## Challenge
State how many lines in the records below contain the word "scene", treating uppercase and lowercase letters as distinct. Give only the number.

## Records for the exercise

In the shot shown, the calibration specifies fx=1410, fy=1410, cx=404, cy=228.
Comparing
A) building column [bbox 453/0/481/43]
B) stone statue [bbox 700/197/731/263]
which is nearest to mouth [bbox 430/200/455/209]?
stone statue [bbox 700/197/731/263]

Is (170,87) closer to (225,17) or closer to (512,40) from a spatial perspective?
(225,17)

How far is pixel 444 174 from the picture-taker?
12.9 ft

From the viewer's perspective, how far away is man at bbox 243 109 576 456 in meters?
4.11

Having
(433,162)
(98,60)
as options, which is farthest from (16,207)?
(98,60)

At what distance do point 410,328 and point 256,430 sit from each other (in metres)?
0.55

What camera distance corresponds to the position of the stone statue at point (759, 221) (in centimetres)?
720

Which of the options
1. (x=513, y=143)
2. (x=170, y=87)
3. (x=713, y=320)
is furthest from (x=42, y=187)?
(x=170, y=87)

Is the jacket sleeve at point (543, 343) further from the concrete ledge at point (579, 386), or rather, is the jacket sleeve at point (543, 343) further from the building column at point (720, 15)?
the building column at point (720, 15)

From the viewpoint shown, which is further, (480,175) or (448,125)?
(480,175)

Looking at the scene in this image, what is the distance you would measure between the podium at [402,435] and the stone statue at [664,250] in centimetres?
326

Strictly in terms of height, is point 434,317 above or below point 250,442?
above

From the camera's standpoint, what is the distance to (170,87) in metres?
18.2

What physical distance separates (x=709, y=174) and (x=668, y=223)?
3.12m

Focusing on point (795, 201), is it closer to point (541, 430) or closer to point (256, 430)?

--

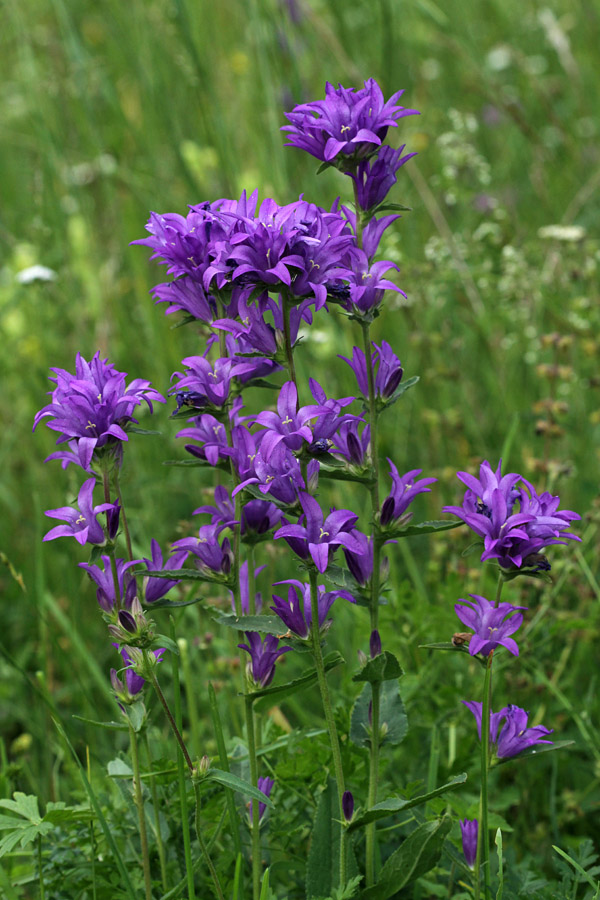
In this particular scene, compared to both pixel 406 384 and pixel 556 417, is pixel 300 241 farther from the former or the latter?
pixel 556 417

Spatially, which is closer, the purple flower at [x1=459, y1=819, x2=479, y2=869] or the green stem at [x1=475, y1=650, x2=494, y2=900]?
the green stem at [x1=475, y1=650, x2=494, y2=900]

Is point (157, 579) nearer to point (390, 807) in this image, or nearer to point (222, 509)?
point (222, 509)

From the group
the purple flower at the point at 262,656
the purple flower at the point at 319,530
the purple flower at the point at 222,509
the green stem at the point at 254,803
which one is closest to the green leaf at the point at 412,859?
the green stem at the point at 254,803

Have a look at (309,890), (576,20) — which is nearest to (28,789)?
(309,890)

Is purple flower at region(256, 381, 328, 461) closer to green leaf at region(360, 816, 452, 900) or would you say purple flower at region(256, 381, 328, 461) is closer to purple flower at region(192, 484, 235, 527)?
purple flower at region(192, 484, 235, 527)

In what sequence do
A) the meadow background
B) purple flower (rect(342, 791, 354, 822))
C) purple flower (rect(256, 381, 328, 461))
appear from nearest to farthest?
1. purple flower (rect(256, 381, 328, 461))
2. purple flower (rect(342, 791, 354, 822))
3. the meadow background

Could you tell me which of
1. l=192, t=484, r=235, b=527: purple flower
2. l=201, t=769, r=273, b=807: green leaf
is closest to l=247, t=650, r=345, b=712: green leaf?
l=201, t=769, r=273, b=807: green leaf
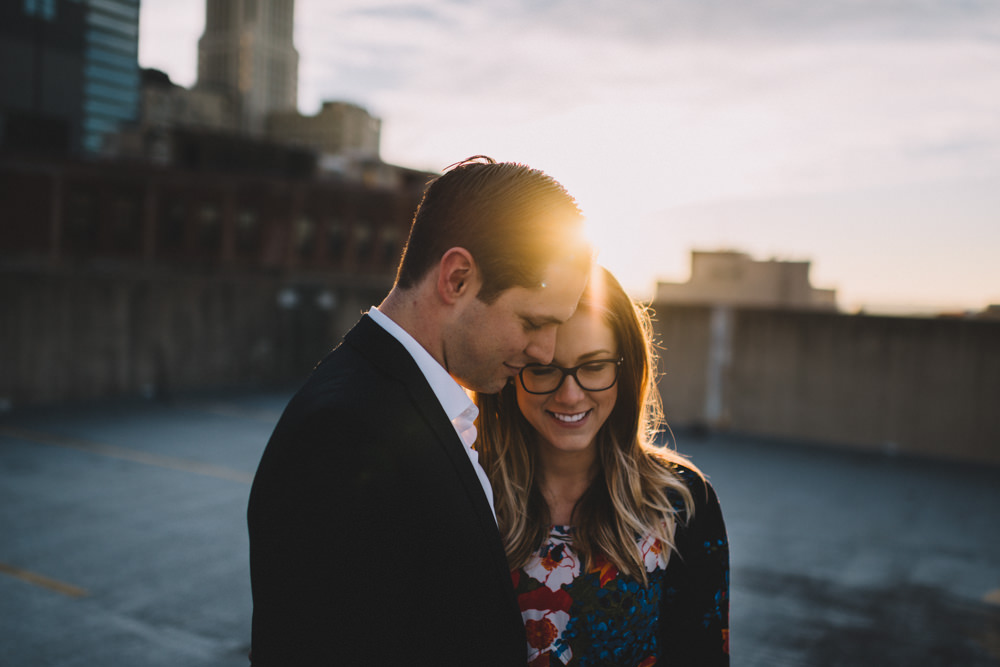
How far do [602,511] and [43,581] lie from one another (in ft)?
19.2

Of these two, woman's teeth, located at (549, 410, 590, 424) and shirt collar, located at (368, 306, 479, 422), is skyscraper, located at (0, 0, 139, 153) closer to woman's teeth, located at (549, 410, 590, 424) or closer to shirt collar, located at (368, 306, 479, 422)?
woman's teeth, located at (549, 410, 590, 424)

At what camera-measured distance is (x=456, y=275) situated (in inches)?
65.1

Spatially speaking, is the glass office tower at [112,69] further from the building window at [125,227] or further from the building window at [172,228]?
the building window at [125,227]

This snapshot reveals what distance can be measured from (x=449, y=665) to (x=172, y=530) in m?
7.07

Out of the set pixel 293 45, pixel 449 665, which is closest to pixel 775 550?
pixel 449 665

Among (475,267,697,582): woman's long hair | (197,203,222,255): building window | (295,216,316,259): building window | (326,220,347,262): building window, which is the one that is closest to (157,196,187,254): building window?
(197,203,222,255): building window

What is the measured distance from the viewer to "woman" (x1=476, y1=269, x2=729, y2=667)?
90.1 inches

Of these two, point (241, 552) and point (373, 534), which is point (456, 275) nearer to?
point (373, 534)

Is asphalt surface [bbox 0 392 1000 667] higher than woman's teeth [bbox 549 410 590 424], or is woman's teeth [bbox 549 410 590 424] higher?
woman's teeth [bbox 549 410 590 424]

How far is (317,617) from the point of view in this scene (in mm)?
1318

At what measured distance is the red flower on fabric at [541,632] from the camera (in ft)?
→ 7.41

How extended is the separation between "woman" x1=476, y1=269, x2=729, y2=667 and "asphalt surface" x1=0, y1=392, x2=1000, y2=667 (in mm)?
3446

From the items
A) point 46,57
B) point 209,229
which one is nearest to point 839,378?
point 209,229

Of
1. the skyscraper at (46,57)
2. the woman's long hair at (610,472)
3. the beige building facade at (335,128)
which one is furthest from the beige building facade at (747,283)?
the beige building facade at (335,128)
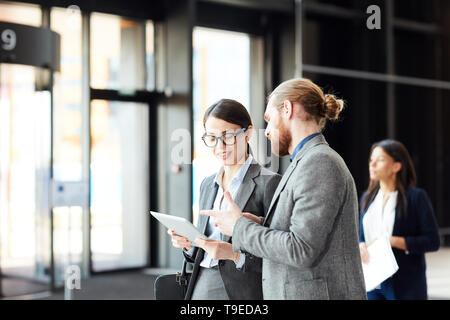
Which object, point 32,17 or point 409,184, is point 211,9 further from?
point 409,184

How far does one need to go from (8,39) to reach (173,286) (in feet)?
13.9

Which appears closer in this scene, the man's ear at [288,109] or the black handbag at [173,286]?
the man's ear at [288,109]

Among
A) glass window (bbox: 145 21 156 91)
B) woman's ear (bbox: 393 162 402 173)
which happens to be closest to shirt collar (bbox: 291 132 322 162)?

---

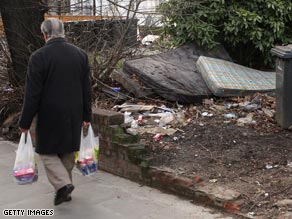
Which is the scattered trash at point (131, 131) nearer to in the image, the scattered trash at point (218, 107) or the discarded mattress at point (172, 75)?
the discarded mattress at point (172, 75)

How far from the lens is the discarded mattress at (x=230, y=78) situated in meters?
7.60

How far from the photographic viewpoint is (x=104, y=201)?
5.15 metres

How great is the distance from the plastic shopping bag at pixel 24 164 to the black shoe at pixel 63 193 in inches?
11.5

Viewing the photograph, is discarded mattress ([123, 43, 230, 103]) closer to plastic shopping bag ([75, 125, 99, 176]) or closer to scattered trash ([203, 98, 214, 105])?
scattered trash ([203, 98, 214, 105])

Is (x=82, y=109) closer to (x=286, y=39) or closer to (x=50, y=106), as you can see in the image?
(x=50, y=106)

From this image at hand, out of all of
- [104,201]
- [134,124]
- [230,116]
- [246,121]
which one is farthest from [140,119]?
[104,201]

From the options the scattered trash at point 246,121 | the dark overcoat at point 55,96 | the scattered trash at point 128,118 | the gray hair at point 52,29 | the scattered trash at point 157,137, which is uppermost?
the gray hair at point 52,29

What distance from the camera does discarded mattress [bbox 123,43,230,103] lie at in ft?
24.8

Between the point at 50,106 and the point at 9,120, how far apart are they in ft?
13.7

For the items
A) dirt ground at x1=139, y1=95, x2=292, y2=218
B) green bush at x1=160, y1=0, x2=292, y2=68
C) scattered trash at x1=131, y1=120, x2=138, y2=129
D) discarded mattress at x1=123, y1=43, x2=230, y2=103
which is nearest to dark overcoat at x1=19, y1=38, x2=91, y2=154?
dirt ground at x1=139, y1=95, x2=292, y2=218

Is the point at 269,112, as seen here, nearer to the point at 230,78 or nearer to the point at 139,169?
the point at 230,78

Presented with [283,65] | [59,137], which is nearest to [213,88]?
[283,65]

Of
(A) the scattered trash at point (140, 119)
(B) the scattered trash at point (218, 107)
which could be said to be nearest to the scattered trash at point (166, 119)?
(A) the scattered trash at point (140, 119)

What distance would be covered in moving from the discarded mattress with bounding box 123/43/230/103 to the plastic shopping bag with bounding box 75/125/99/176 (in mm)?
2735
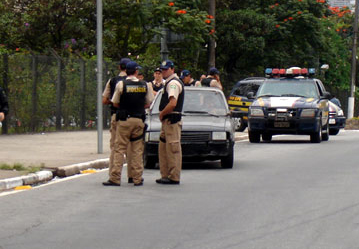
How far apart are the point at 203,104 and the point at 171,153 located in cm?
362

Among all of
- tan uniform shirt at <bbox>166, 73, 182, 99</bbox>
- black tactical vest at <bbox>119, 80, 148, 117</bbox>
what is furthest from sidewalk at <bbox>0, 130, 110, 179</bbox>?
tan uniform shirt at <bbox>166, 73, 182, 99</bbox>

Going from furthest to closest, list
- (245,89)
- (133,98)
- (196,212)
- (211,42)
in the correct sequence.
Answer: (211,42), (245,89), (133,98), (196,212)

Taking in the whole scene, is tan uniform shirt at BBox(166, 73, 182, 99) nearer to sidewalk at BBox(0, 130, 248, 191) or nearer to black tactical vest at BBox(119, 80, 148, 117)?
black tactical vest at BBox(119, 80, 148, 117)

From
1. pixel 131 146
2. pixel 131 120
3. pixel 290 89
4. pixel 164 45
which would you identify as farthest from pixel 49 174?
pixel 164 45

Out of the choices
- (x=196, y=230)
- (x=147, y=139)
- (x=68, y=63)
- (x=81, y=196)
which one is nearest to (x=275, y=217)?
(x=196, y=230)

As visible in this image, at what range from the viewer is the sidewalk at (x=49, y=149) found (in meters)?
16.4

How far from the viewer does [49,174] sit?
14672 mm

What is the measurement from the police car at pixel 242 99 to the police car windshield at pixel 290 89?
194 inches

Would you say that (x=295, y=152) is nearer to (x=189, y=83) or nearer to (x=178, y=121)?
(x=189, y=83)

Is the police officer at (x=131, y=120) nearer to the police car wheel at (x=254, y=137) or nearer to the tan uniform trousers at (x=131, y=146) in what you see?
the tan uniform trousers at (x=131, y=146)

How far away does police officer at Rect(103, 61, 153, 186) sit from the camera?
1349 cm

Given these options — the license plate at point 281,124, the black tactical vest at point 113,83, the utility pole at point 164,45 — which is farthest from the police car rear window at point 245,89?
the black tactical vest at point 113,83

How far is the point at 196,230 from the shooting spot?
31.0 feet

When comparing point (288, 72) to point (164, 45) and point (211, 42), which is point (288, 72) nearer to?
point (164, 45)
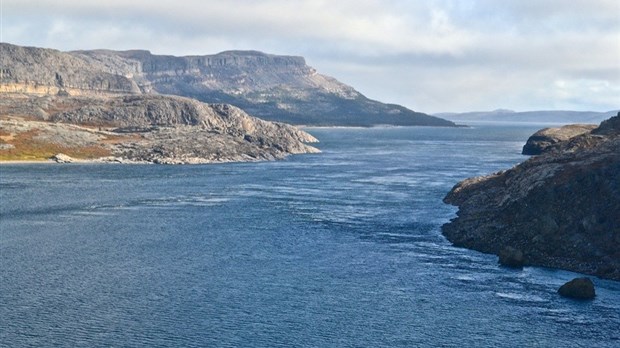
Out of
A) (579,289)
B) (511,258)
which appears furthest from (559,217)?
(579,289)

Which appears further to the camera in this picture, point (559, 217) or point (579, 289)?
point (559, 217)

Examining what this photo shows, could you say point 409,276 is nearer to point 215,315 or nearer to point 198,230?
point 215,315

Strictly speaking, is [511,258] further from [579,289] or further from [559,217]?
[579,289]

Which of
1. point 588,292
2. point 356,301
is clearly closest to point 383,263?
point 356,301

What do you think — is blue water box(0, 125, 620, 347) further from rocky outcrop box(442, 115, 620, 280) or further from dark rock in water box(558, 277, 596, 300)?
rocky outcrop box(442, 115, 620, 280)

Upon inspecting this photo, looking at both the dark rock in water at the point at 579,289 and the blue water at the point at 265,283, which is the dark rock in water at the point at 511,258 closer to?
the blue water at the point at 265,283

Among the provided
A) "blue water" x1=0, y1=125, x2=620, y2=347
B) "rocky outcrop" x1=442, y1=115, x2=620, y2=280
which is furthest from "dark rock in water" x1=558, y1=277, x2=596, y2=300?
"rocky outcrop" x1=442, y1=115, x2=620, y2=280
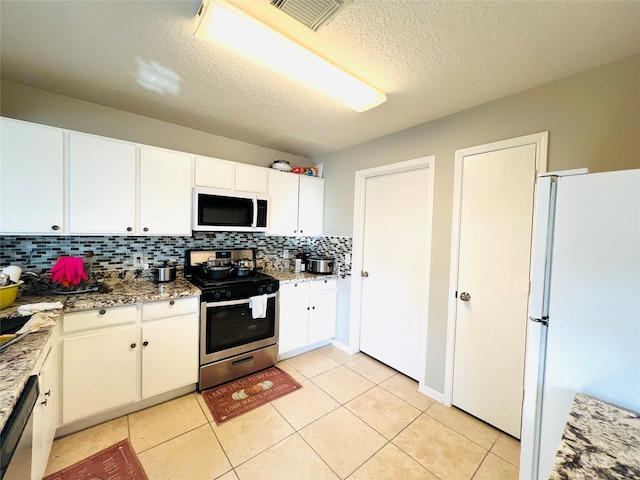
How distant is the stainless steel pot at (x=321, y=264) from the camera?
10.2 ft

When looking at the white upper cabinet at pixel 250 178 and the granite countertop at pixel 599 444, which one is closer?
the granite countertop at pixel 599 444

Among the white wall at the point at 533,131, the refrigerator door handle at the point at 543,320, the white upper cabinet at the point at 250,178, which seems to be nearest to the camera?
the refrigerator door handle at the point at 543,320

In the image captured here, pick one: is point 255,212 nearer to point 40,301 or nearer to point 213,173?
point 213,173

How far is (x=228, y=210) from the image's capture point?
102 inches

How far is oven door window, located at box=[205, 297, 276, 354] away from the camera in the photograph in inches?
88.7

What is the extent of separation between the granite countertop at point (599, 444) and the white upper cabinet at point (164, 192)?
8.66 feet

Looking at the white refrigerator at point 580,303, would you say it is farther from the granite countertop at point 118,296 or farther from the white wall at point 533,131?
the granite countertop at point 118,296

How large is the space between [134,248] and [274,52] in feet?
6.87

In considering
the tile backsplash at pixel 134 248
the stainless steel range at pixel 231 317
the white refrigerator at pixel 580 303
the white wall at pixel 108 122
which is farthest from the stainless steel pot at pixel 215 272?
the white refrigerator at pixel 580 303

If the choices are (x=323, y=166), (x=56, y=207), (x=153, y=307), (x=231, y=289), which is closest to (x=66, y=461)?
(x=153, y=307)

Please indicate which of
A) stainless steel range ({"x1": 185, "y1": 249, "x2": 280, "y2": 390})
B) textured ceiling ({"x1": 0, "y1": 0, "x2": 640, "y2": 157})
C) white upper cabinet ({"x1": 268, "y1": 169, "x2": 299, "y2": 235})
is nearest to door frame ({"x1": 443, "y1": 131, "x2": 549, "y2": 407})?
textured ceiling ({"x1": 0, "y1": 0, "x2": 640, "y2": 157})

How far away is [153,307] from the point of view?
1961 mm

## Solution for this exercise
5